I bought the originals as well, but they've long since been traded or sold. I only recently bought the archives and now I'm back to needed to be a completist. In DC's defense, vol 3 was already bigger than the other two and they knew it, teasing me with the script of these stories. But darn it, I wanted the art! #fanboywhining
NOTE: I've started a separate "Law's Legionnaires / Golden Age Seven Soldiers of Victory Appreciation thread" to discuss that group and its appearances so that this thread can get back to discussing the Golden Age Crimson Avenger specifically.
I do think one cool but ultimately harmful story beat was that one story that wrote Lee Travis somehow viewed a vision of Superman fighting Doomsday and dying IE scenes from Death of Superman and that inspired his crusade as the Crimson Avengers to some extent.
If he's going to be the hero everyone looks up to (even if he himself wasn't aware he would be one day) we don't need HIM somehow being inspired by Superman of all things.
Yep that it is.
I guess it was seen as a fair way of balancing Superman as actually being the original superhero (publication wise, more or less) and Crimson Avenger's role as it afterwards due to the ever sliding time scale.
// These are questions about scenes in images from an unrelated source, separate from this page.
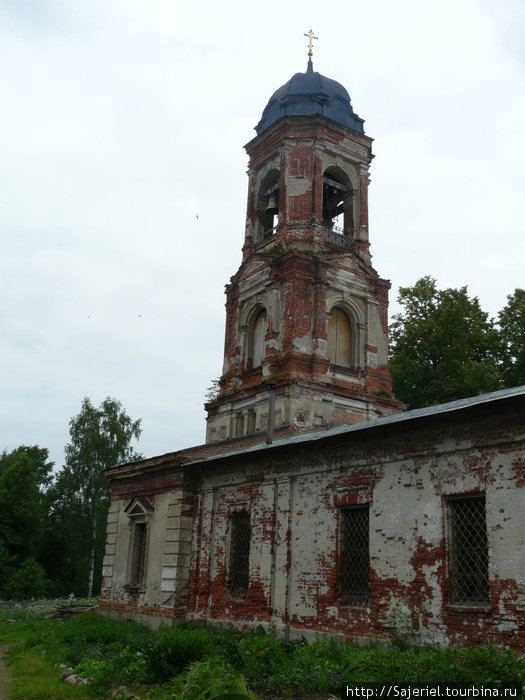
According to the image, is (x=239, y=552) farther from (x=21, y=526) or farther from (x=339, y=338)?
(x=21, y=526)

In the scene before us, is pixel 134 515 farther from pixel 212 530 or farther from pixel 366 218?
pixel 366 218

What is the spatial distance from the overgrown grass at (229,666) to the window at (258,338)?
10887mm

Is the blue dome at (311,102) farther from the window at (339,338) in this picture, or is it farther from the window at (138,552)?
the window at (138,552)

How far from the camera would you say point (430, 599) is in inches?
409

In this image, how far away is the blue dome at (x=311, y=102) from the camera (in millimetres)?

Silly to me but eh.
Unfortunately, The Crimson Avenger didn't often rate the main cover feature on Detective Comics, even before "The Bat-Man" came on the scene.
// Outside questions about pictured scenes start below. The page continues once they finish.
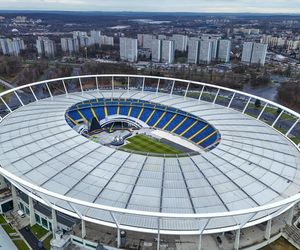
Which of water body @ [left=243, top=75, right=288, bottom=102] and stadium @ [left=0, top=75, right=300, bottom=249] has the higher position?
stadium @ [left=0, top=75, right=300, bottom=249]

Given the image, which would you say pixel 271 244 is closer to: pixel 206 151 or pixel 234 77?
pixel 206 151

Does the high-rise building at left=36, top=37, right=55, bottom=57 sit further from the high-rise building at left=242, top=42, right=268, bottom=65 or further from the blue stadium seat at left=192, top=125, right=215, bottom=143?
the blue stadium seat at left=192, top=125, right=215, bottom=143

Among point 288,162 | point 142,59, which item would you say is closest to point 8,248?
point 288,162

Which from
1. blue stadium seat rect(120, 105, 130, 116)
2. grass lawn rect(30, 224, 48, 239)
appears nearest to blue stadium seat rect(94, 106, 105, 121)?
blue stadium seat rect(120, 105, 130, 116)

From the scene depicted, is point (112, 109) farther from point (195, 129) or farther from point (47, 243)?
point (47, 243)

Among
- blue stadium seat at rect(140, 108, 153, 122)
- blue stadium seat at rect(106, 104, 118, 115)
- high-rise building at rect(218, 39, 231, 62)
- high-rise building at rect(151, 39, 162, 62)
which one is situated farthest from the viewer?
high-rise building at rect(218, 39, 231, 62)

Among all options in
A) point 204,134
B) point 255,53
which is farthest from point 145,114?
point 255,53

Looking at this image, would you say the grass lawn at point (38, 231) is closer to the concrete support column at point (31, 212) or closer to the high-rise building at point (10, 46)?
the concrete support column at point (31, 212)
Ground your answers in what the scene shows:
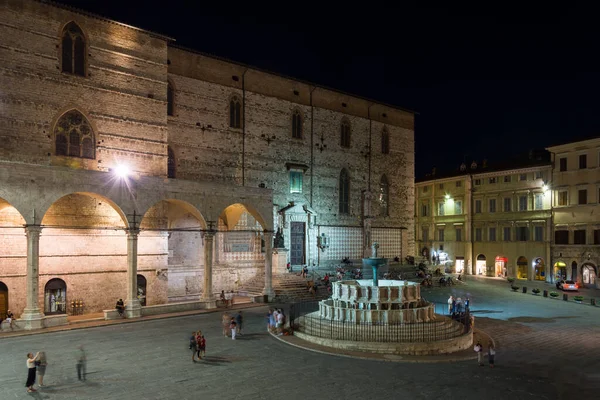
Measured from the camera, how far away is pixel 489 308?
89.5 feet

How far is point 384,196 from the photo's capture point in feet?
141

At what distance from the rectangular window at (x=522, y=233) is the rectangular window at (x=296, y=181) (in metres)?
21.5

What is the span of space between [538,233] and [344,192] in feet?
58.0

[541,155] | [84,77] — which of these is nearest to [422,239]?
[541,155]

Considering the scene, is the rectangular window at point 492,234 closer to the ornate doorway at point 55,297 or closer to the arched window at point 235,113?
→ the arched window at point 235,113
He did make the cover of issue #22 (December 1938):
and I've seen some people claim the man with the red mask on the cover of issue #34 (December 1939) is "The Crimson",
but the latter claim seems a bit of a stretch to me.
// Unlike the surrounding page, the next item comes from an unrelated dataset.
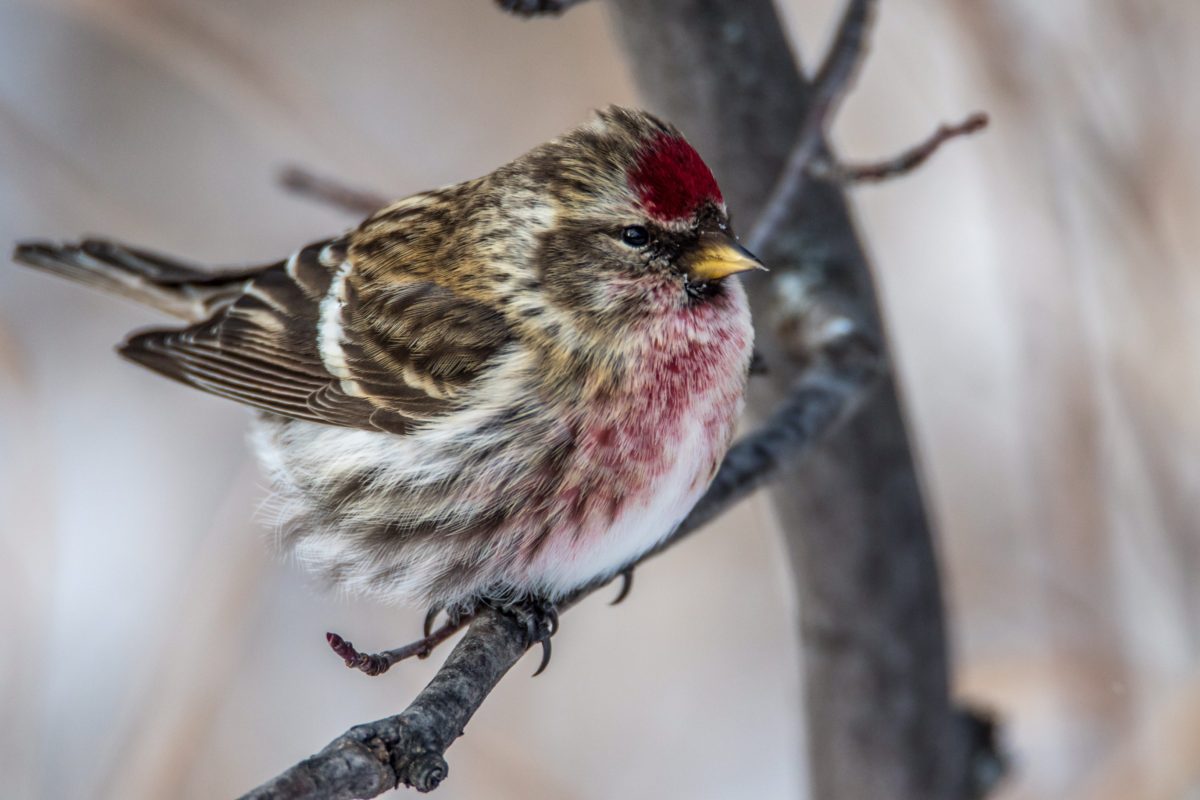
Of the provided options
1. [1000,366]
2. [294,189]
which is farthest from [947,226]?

from the Crimson Avenger's origin story in Secret Origins #5 (August 1986):
In this story, his "costumed identity" was more of an accident than anything else.
By the way, while DC had the Crimson Avenger, I saw on one website where they point out that for Zip Comics #1 (cover-dated February 1940), MLJ (which would later become better known as Archie Comics) came out with "The Scarlet Avenger".
And I guess it's worth mentioning that in the Winter 1940-41 issue of Wow Comics #1 (published by Fawcett) we saw the first appearance of... Mr. Scarlet.
(Three issues later, Mr. Scarlet would be joined by... "Pinky the Whiz Kid"!)
I dimly recall reading something almost thirty years ago about Greg Brooks, the artist of that 80's Crimson Avenger mini, later being charged with murder. Does anybody know any more about this?
He murdered his wife, Elizabeth Kessler, who was also a comic artist, with a hammer in front of their child. He was convicted of the murder in 1988 and was released a few years ago.
An odd side note - apparently Elizabeth Kessler wasn't her real name. She stole her college roommate's identity when she moved to NYC.
Last edited by Starman; 04-11-2018 at 07:12 AM.